Editor’s note: This satirical commentary was originally drafted for online newsite, “Last Best News,” but has been freshened up to fit the circumstances of today.
In 1908 the first Model T Ford rolled off the assembly line. More than a century later the motor car has been granted the same constitutional guarantees that other technological innovations, for example, handguns, have always enjoyed.
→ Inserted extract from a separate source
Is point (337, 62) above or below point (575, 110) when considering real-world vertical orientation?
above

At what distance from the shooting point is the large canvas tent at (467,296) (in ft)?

The 28th Amendment to the Constitution of the United States – popularly known as the “Easy Rider” Amendment – was ratified earlier this week. Simply but stridently, the Amendment says: “Mobility being necessary to the wellbeing of a free state, the right of the people to keep and operate motor vehicles shall not be infringed.”
Speaking via smart phone from his car in White Fish, Montana, Paul Trigger, President of the National Road Association (NRA), effused that the 28th Amendment was a “green light” for motorists throughout the nation. “With Easy Rider finally in place,” Trigger said, “a caravan of regulations and statutes” that have long frustrated the American motoring public will “be driven into permanent detour.”
Asked for details, the NRA president said that seatbelt laws and other onerous, so-called “safety” regulations would be the first to go. The checklist of nuisances is endless, Trigger noted. “… not only seatbelts, of course, but high-spec baby seats for infants and airbags for everyone and roll bars for convertibles.” Citing the latter (although he lives in the northwestern part of the state, he often drives a convertible), Trigger repeated a mantra beloved by “Easy Rider” proponents: Cars don’t rollover people; people rollover cars.
With the 28th Amendment in place, he said, vehicles free of these nanny-state nuisances will soon be rolling off the assembly lines. Meanwhile, America’s freedom-loving motorists could simply ignore them.
“The next thing to go is speed limits,” he chuckled.
Trigger remembers his father –also a car-rights proponent – telling him how in the 1970s Jimmy Carter had imposed a nationwide speed limit of 55 mph. Even today, he noted, speed limits can drop from 80 to 35 mph in the blink of an eye. And this in Montana, a state whose motorists have always understood that a reasonable and prudent speed is, well, “reasonable and prudent.”
“Are gunowners limited to the purchase of small-bore weapons?” Trigger asked. “Of course not,” he answered, referring to an earlier constitutional amendment. “Easy Rider” simply acknowledges that motorists, too, have rights. The right to “reasonable and prudent” driving, he repeated.
“The next thing to stop is government issued driver licenses,” he said.
Trigger ridiculed the “monopoly that has allowed state governments to distinguish between responsible motorists and unsafe drivers.”
“Far better,” he said, “to leave these distinctions in citizens’ hands.”
He noted that his organization was already at the forefront of coordinating citizen-centered driver training.
“Look at our website,” he suggested. We did. It read: “The NRA is recognized nationally as the gold standard for safe driver training, developing millions of safe, ethical, responsible motorists and instructors. Whether you’re a new automobile owner in search of training, or an experienced motorist looking to support others, the NRA has a course for you.”
Who is a safe driver? Trigger’s response was immediate: “The Easy Rider Amendment allows Americans – not state governments — to decide for themselves.”
And then Trigger aimed at another of Easy Rider’s principal targets, the Vehicle Identification Number (or VIN). A VIN is indelibly stamped into the engine of your vehicle. It is also registered in a database of owned vehicles, which is to say a data base of vehicle owners. Which is to say a database of American citizens. This database is huge. It’s bigger than the one that Russian hackers have stolen from Yahoo. It’s bigger than the files that Google keeps on Americans. (Well, maybe not that big.) Trigger wanted us to “image this database falling into the wrong hands,” like Russia.
Pop-up ads targeted at consumers on the basis of car ownership patterns would be only the beginning.
Pro-VIN elements, Trigger noted, often argue that the database is a tool for fighting crime, making grand theft auto more difficult and bad guys easier to find. He ridiculed the idea, though. Better to simply “lock your car and take your keys,” he said. He also pointed out that the automobile has been alone among commonplace technological innovations subject to registration.
“Are we compelled to register our radios and TVs,” he asked. “In socialist Europe, maybe. In the U.S. of A.? Never. Kitchen appliances? Don’t be silly. Handguns? Unconstitutional. And now, with the 28th Amendment in place, the VIN data base is history.”
In 1919, the 18th Amendment introduced Prohibition in the United States; in 1933 the 21st Amendment repealed the 18th. Would Trigger relinquish his Easy Rider rights if a future Amendment were to reverse the 28th?
“I’ll give you my steering wheel when you pry it from my cold, dead hands,” he replied.
Bruce A. Lohof is a native of Montana. A former professor and a retired diplomat, he lives in Red Lodge and Vienna.